=== Written instruction A ===
Return the talk announcement on distributed economic model predictive control word for word, in full.

=== Given passage ===

School of Chemical Engineering, The University of New South Wales, Australia

报告时间:2017年6月6日 上午10时

报告地点:玉泉校区控制学院工控新楼211会议室 

 

报告摘要:

Modern process plants are often complex and of large scales. To improve the efficiency of material and energy use, a process plant (referred to as a plantwide system) usually consists of many process units (such as reactors, heat exchangers and distillation columns), interacting through a network of material and energy flows. The wide use of material recycles and heat integration causes severe interactions between process units, which profoundly alter and complicate plantwide process dynamics. In response to the rising complexity of modern industrial processes, distributed plantwide control approaches are being developed. The key issues are to deal with the interactions between the subsystems and coordinate the distributed controllers to achieve plantwide stability and performance. In this talk, we will introduce a scalable distributed economic model predictive control (DEMPC) approach using the dissipativity theory. The plantwide process is modelled as a network of interconnected process units (with both physical mass and energy flow and information flow) and controlled by a network of local EMPCs. The economic cost functions used in the DEMPC are generally different to conventional control objectives and usually not positive definite. As such, many stability conditions in traditional MPC cannot be used. In this approach, the plantwide stability and performance conditions are represented as plantwidedissipativity conditions, which are in turn, converted into the dissipativity conditions that individual controllers need to satisfy. The extensions to nonlinear distributed model predictive control and distributed flexible manufacturing using contraction theory will be discussed.

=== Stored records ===

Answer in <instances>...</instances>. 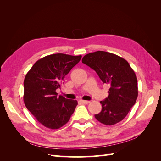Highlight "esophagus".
I'll return each mask as SVG.
<instances>
[{
	"mask_svg": "<svg viewBox=\"0 0 161 161\" xmlns=\"http://www.w3.org/2000/svg\"><path fill=\"white\" fill-rule=\"evenodd\" d=\"M80 101H81V103H84V104H88V103H90V101H85V100H80Z\"/></svg>",
	"mask_w": 161,
	"mask_h": 161,
	"instance_id": "obj_1",
	"label": "esophagus"
}]
</instances>
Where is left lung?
I'll return each instance as SVG.
<instances>
[{"label":"left lung","mask_w":161,"mask_h":161,"mask_svg":"<svg viewBox=\"0 0 161 161\" xmlns=\"http://www.w3.org/2000/svg\"><path fill=\"white\" fill-rule=\"evenodd\" d=\"M82 62L93 69L103 83L109 84V96L100 101L102 110L95 115L99 122L114 125L125 118L138 97V80L124 58L104 51L89 53Z\"/></svg>","instance_id":"obj_1"}]
</instances>
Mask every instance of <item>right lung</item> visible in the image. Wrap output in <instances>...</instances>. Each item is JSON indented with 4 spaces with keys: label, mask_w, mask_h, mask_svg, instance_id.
I'll return each mask as SVG.
<instances>
[{
    "label": "right lung",
    "mask_w": 161,
    "mask_h": 161,
    "mask_svg": "<svg viewBox=\"0 0 161 161\" xmlns=\"http://www.w3.org/2000/svg\"><path fill=\"white\" fill-rule=\"evenodd\" d=\"M82 56L55 53L43 57L31 67L24 80L23 100L27 109L45 127L56 130L65 125L74 113L76 100L58 97L65 76Z\"/></svg>",
    "instance_id": "obj_1"
}]
</instances>
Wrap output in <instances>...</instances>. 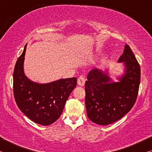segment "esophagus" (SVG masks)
Returning a JSON list of instances; mask_svg holds the SVG:
<instances>
[{
    "instance_id": "obj_1",
    "label": "esophagus",
    "mask_w": 152,
    "mask_h": 152,
    "mask_svg": "<svg viewBox=\"0 0 152 152\" xmlns=\"http://www.w3.org/2000/svg\"><path fill=\"white\" fill-rule=\"evenodd\" d=\"M78 84L79 86H83L84 85V84H85V78H84V76L83 75H81L79 76V78H78Z\"/></svg>"
}]
</instances>
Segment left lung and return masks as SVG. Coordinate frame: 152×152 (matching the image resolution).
Listing matches in <instances>:
<instances>
[{"mask_svg":"<svg viewBox=\"0 0 152 152\" xmlns=\"http://www.w3.org/2000/svg\"><path fill=\"white\" fill-rule=\"evenodd\" d=\"M119 62L125 66L119 82H111L110 77L99 69H93L85 83V104L88 117L92 122L106 125L117 121L132 109L140 88L141 69L128 45Z\"/></svg>","mask_w":152,"mask_h":152,"instance_id":"8db88e82","label":"left lung"}]
</instances>
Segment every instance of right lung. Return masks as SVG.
Masks as SVG:
<instances>
[{"instance_id": "1", "label": "right lung", "mask_w": 152, "mask_h": 152, "mask_svg": "<svg viewBox=\"0 0 152 152\" xmlns=\"http://www.w3.org/2000/svg\"><path fill=\"white\" fill-rule=\"evenodd\" d=\"M27 44L18 58L13 72V93L19 109L33 122L52 124L60 118L66 102L77 84L75 77L38 84L25 76L23 71Z\"/></svg>"}]
</instances>
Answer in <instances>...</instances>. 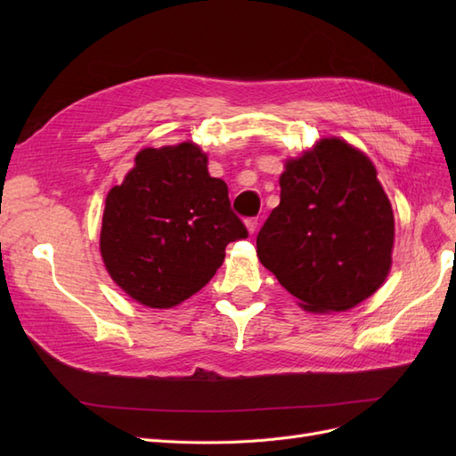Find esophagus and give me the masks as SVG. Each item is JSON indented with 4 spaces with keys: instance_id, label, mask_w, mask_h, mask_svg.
<instances>
[{
    "instance_id": "1",
    "label": "esophagus",
    "mask_w": 456,
    "mask_h": 456,
    "mask_svg": "<svg viewBox=\"0 0 456 456\" xmlns=\"http://www.w3.org/2000/svg\"><path fill=\"white\" fill-rule=\"evenodd\" d=\"M245 226H247V230H249V233H255L258 230V218H247Z\"/></svg>"
}]
</instances>
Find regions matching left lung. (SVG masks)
Instances as JSON below:
<instances>
[{"label": "left lung", "mask_w": 456, "mask_h": 456, "mask_svg": "<svg viewBox=\"0 0 456 456\" xmlns=\"http://www.w3.org/2000/svg\"><path fill=\"white\" fill-rule=\"evenodd\" d=\"M280 186L256 236L262 266L308 312H344L375 293L392 266L394 213L363 151L323 139L285 163Z\"/></svg>", "instance_id": "1"}]
</instances>
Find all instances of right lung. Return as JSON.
Wrapping results in <instances>:
<instances>
[{
  "mask_svg": "<svg viewBox=\"0 0 456 456\" xmlns=\"http://www.w3.org/2000/svg\"><path fill=\"white\" fill-rule=\"evenodd\" d=\"M249 236L228 186L207 171L200 146L144 148L126 181L106 196L101 253L112 280L150 308L198 293L232 241Z\"/></svg>",
  "mask_w": 456,
  "mask_h": 456,
  "instance_id": "1",
  "label": "right lung"
}]
</instances>
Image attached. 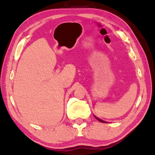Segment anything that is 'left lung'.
Returning a JSON list of instances; mask_svg holds the SVG:
<instances>
[{"label":"left lung","mask_w":155,"mask_h":155,"mask_svg":"<svg viewBox=\"0 0 155 155\" xmlns=\"http://www.w3.org/2000/svg\"><path fill=\"white\" fill-rule=\"evenodd\" d=\"M95 117H96V116H95ZM96 118L97 120H98V121H100V122H101V123H106V122H104V120H101V119L98 118V117H96Z\"/></svg>","instance_id":"obj_1"}]
</instances>
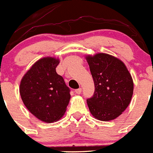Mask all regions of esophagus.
I'll list each match as a JSON object with an SVG mask.
<instances>
[{
  "mask_svg": "<svg viewBox=\"0 0 153 153\" xmlns=\"http://www.w3.org/2000/svg\"><path fill=\"white\" fill-rule=\"evenodd\" d=\"M75 92L76 93V94H79L81 92H82V88H78V89H76L75 90Z\"/></svg>",
  "mask_w": 153,
  "mask_h": 153,
  "instance_id": "obj_1",
  "label": "esophagus"
}]
</instances>
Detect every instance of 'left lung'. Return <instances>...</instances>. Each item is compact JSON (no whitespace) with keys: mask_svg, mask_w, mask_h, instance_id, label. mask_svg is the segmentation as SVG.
<instances>
[{"mask_svg":"<svg viewBox=\"0 0 153 153\" xmlns=\"http://www.w3.org/2000/svg\"><path fill=\"white\" fill-rule=\"evenodd\" d=\"M94 83V95L87 99L91 115L110 121L123 113L133 95L134 82L126 65L109 54L85 56Z\"/></svg>","mask_w":153,"mask_h":153,"instance_id":"8db88e82","label":"left lung"}]
</instances>
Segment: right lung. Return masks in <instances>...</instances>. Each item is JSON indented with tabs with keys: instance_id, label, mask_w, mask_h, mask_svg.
I'll return each instance as SVG.
<instances>
[{
	"instance_id": "add662e5",
	"label": "right lung",
	"mask_w": 153,
	"mask_h": 153,
	"mask_svg": "<svg viewBox=\"0 0 153 153\" xmlns=\"http://www.w3.org/2000/svg\"><path fill=\"white\" fill-rule=\"evenodd\" d=\"M59 59H39L23 76L19 92L26 108L40 121L56 122L65 114L71 99L70 88L56 73Z\"/></svg>"
}]
</instances>
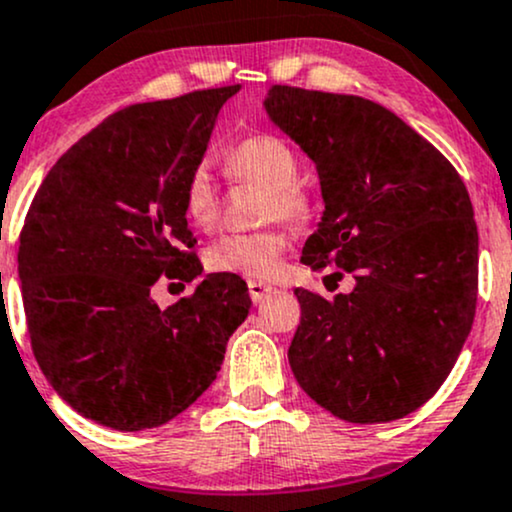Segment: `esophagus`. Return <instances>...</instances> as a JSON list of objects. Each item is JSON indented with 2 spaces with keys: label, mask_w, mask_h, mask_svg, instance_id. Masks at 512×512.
Segmentation results:
<instances>
[{
  "label": "esophagus",
  "mask_w": 512,
  "mask_h": 512,
  "mask_svg": "<svg viewBox=\"0 0 512 512\" xmlns=\"http://www.w3.org/2000/svg\"><path fill=\"white\" fill-rule=\"evenodd\" d=\"M247 291H250V299H252V301L260 303L262 299H265L267 294H272V286L257 282V279H250V282H247Z\"/></svg>",
  "instance_id": "34e87169"
}]
</instances>
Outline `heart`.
Masks as SVG:
<instances>
[{
    "label": "heart",
    "instance_id": "b5f03b06",
    "mask_svg": "<svg viewBox=\"0 0 512 512\" xmlns=\"http://www.w3.org/2000/svg\"><path fill=\"white\" fill-rule=\"evenodd\" d=\"M223 170L233 182L265 189L260 199L262 221L282 216L303 226L316 216V194L299 179V155L284 138L255 133L238 140L223 155ZM182 206L192 226L206 230L216 223L218 187L206 162H199L184 179ZM286 243L289 233L279 223L250 233L221 235L206 250V267L221 274L267 279L277 272Z\"/></svg>",
    "mask_w": 512,
    "mask_h": 512
}]
</instances>
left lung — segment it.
Wrapping results in <instances>:
<instances>
[{
    "label": "left lung",
    "instance_id": "1",
    "mask_svg": "<svg viewBox=\"0 0 512 512\" xmlns=\"http://www.w3.org/2000/svg\"><path fill=\"white\" fill-rule=\"evenodd\" d=\"M265 109L320 177L325 211L301 260L357 282L333 301L294 291L291 372L347 423L403 418L435 396L474 323L469 192L435 145L374 101L274 84Z\"/></svg>",
    "mask_w": 512,
    "mask_h": 512
}]
</instances>
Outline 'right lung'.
<instances>
[{
    "instance_id": "1",
    "label": "right lung",
    "mask_w": 512,
    "mask_h": 512,
    "mask_svg": "<svg viewBox=\"0 0 512 512\" xmlns=\"http://www.w3.org/2000/svg\"><path fill=\"white\" fill-rule=\"evenodd\" d=\"M240 84L116 111L46 174L19 245L33 355L58 396L121 432L157 428L211 386L252 301L238 274H206L162 311L160 277L192 282L182 189Z\"/></svg>"
}]
</instances>
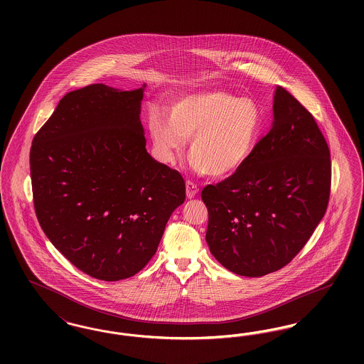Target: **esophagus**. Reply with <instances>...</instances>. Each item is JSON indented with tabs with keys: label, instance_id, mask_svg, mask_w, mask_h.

=== Written instruction B ===
Retype the part of the rows that opens with the line containing "Outline 'right lung'." and closes with the end of the rows, without any pictures.

=== Final result A ===
School of Chemical Engineering, The University of New South Wales, Australia

报告时间:2017年6月6日 上午10时

报告地点:玉泉校区控制学院工控新楼211会议室 

 

报告摘要:

Modern process plants are often complex and of large scales. To improve the efficiency of material and energy use, a process plant (referred to as a plantwide system) usually consists of many process units (such as reactors, heat exchangers and distillation columns), interacting through a network of material and energy flows. The wide use of material recycles and heat integration causes severe interactions between process units, which profoundly alter and complicate plantwide process dynamics. In response to the rising complexity of modern industrial processes, distributed plantwide control approaches are being developed. The key issues are to deal with the interactions between the subsystems and coordinate the distributed controllers to achieve plantwide stability and performance. In this talk, we will introduce a scalable distributed economic model predictive control (DEMPC) approach using the dissipativity theory. The plantwide process is modelled as a network of interconnected process units (with both physical mass and energy flow and information flow) and controlled by a network of local EMPCs. The economic cost functions used in the DEMPC are generally different to conventional control objectives and usually not positive definite. As such, many stability conditions in traditional MPC cannot be used. In this approach, the plantwide stability and performance conditions are represented as plantwidedissipativity conditions, which are in turn, converted into the dissipativity conditions that individual controllers need to satisfy. The extensions to nonlinear distributed model predictive control and distributed flexible manufacturing using contraction theory will be discussed.

=== Final result B ===
Outline 'right lung'.
<instances>
[{
    "instance_id": "1",
    "label": "right lung",
    "mask_w": 512,
    "mask_h": 512,
    "mask_svg": "<svg viewBox=\"0 0 512 512\" xmlns=\"http://www.w3.org/2000/svg\"><path fill=\"white\" fill-rule=\"evenodd\" d=\"M240 84L116 111L46 174L19 245L33 355L58 396L121 432L157 428L211 386L252 301L238 274H206L162 311L160 277L192 282L182 189Z\"/></svg>"
}]
</instances>
Target: **esophagus**. Reply with <instances>...</instances>. Each item is JSON indented with tabs with keys: label, instance_id, mask_svg, mask_w, mask_h.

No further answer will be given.